3 ans après le décès tragique et brutal de Charlot Jeudy, 76crimes a été à la rencontre du capois Steeve Grand-Jean qui coordonne Autonome pour l’inclusion et l’Émancipation Sociale (AIES), afin de savoir comment la situation avait évolué sur place.
76crimes : parlez-nous de vous ?
Steeve Grand-Jean : « Je suis Steeve Grand-Jean, j’ai 33 ans et je viens de l’univers du journalisme et de l’animation radio. Je suis issu de la ville du Cap-Haïtien, la deuxième grande ville du pays et je fais partie des communautés LGBTI. Ce qui m’a d’abord interpelé, c’est le manque d’espace de délibération et la vision souvent manichéenne qui accompagne le débat public autour de sujets sociétaux. C’est pour éduquer mon peuple face à des idées fausses que j’ai fondé AIES« .
76crimes : 3 ans après l’assassinat de Charlot Jeudy, qu’en est-il de la situation haïtienne ?
Steeve Grand-Jean : « En Haïti, il faut lutter et se battre pour obtenir tout ce qui est vital simple et essentiel, ailleurs dans le monde. La principale cause en est l’insécurité, la violence et la criminalité. C’est principalement Port-au-Prince, la capitale qui est touchée. La population y vit sous la coupe réglée de gangs et de cartels qui s’entre-déchirent pour les ressources des quartiers qu’ils contrôlent. La population y mènent une vie en sursis entre les balles perdues, tandis que de temps à autre, l’on a connaissance de massacres perpétrés contre des civils en périphérie de la ville. Le quotidien des habitants est rythmé par les pénuries et les carences : carence d’eau, d’électricité, de carburant. Il en résulte une destruction du tissu économique et social et des déplacements de plus en plus périlleux. Heureusement, dans les autres grandes villes du pays, il en va différemment. Cependant, c’est l’ensemble de l’écosystème des organisations de défense des droits humains qui sont impactés par cette violence. En effet, si nos corps sont criblés de balles ou brûlés, comment pouvons nous venir en aide aux communautés vulnérables ? »
76crimes : Connaissez-vous des personnes LGBTI qui ont intégré les gangs ?
Steeve Grand-Jean : « Je ne fréquente pas du tout le milieu du crime organisé, donc je ne saurai vous répondre, mais c’est une question piquante ».
76crimes : Comment faites-vous face à cette situation dans votre organisation ?
Steeve Grand-Jean : « Fondée en 2018, AIES fait de l’éducation à la citoyenneté la colonne vertébrale de son action en faveur des droits humains.

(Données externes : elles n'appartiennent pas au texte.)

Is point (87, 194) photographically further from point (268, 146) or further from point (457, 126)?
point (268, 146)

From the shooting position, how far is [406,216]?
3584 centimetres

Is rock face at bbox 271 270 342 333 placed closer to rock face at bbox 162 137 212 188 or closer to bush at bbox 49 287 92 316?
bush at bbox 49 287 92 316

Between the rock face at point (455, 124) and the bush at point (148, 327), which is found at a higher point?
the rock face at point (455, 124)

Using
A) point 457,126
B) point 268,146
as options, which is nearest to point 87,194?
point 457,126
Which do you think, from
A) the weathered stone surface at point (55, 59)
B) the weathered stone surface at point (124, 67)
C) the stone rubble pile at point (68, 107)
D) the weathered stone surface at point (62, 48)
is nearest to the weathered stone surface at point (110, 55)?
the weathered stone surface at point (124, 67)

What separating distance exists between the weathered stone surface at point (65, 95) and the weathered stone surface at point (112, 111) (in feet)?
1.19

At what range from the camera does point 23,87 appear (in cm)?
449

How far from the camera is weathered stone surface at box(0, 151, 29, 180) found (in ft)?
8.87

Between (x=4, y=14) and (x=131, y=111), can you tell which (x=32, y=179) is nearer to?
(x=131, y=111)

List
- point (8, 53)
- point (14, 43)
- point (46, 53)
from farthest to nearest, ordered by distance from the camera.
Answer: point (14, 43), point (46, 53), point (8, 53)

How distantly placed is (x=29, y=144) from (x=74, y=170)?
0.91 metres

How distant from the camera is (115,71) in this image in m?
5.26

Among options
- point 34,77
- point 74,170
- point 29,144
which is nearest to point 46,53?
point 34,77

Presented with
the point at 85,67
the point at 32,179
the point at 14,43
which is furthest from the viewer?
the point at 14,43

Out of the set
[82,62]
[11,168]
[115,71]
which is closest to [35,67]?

Dans ce cadre, nous nous intéressons naturellement aux problèmes de discrimination LGBTphobes. Concernant les difficultés rencontrées, il y a celles sur lesquelles nous ne pouvons rien : lenteur administrative pour se faire enregistrer, coûts des diverses procédures pour accélérer l’enregistrement. Enfin, il y a des difficultés face auxquelles nous pouvons agir, notamment quand il en va de la sécurité de nos membres ou intervenants, lors d’ateliers : prévoir des trajets et des hébergements sûrs, à proximité du lieu de déroulement des séminaires. Cela engendre des surcoûts, bien entendu, mais la vie des participants ne peut être mise en péril ».
76crimes : Vous-même, pouvez-vous nous parler de votre parcours ?
Steeve Grand-Jean : « J’ai grandi dans une famille de témoins de Jéhovah et mon homosexualité m’a valu une excommunication suite à une amourette avec un autre garçon de la congrégation. A l’époque j’étais adolescent. Suite à cette exclusion, alors que l’Église représentait tous mes repères, j’ai dû longuement me reconstruire et c’est aussi pour permettre à mes pairs d’être soutenus dans de pareilles épreuves que j’ai fondé AIES. Cependant, aujourd’hui encore, le souvenir du soir ayant suivi l’annonce de mon excommunication me hante. Notamment le souvenir de mes parents et de mes proches qui s’entrelaçaient alors en sanglots. De manière générale, les Témoins de Jéhovah représentent une des branches les plus strictes du protestantisme : absence de sorties avec « les gens du monde », pas de carnaval, pas d’anniversaire et pas de rapports sexuels avant le mariage ».
76crimes : comment voyez-vous l’avenir ?
Steeve Grand-Jean : au vu des difficultés auxquelles nous devons faire face, nous avons quand même la chance d’être soutenus par des institutions qui croient en nous et en notre capacité à transformer les mentalités. Sinon, ils nous auraient été bien plus difficile que de pouvoir organiser des colloques, des réunions ou même des séminaires de travail.